Several companies, including Planetary Resources and Deep Space Industries, have talked about developing probes to travel to asteroids, surveying the asteroids for resources including water ice and precious metals, and bringing those materials back to the Earth-Moon system, but Made in Space wants to take those ideas one step further by turning the asteroid itself into a spacecraft to be piloted wherever needed, from the Moon to a colony on Mars.
“This definitely is in the category of sci-fi inspired stuff,” said Spencer Pitman, head of product strategy. “But it’s guided by a long-term vision of the future, of living and working in space.”
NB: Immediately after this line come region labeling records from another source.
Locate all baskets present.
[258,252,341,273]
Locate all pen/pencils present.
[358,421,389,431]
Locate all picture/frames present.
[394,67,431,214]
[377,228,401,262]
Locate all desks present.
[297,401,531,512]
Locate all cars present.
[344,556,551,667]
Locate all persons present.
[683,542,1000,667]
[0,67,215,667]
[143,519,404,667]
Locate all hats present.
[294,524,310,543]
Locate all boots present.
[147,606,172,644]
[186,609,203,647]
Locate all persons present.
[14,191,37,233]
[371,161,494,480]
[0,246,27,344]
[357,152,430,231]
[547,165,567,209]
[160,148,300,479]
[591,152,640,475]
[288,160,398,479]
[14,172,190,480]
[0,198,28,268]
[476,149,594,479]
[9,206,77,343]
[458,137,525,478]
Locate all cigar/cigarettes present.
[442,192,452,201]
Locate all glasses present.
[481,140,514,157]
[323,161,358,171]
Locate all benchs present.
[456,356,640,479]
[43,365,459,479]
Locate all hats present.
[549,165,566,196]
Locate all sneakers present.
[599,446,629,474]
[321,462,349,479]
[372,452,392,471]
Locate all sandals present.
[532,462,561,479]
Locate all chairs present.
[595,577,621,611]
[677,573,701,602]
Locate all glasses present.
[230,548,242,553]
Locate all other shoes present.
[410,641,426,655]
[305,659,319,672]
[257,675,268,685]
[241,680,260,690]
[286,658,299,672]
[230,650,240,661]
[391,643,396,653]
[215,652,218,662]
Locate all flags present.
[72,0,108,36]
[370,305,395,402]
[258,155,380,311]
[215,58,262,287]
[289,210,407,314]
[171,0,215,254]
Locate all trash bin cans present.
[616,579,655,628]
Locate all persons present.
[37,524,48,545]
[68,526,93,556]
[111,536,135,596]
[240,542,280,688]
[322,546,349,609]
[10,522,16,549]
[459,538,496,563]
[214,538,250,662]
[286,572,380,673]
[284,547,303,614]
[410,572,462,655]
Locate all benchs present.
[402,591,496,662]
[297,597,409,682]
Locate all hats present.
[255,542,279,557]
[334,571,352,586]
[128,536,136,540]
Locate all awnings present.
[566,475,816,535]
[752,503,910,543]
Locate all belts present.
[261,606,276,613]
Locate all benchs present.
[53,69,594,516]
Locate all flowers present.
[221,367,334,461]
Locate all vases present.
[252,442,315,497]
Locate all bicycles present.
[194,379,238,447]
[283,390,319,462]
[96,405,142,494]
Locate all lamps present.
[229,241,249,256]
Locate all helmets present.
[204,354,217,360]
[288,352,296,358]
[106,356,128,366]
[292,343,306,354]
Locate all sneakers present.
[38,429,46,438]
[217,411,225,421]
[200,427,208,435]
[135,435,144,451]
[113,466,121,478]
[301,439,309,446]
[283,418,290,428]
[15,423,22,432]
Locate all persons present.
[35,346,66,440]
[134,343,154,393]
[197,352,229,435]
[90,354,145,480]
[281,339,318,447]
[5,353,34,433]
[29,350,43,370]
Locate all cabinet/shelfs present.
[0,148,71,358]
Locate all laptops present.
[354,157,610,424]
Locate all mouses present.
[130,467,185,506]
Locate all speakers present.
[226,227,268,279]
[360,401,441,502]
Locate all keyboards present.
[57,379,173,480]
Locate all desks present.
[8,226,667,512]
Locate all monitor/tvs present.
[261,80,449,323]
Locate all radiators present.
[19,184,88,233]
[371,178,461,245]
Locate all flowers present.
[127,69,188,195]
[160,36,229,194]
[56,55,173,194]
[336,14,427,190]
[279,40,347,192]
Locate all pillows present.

Pitman explained, a single small seed craft would launch from Earth or some system in orbit, fly to an asteroid, and land there. Using the seed craft — part resource scourer, part additive manufacturing system — would build spaceflight systems. These systems might include a simple mass driver that would use a catapult to launch bits of asteroids opposite the desired direction. It could also “print” springs and flywheels to store energy and build other systems to guide and navigate the asteroid.
“That’s really where this could really become an enabling technology,” Pitman concluded. “Imagine an automated spacecraft converting an asteroid into a spacecraft, and then processing the asteroid into its constituent valuable parts on the way to Mars or other destination. Suddenly you’re contributing to the sustainability on Mars.”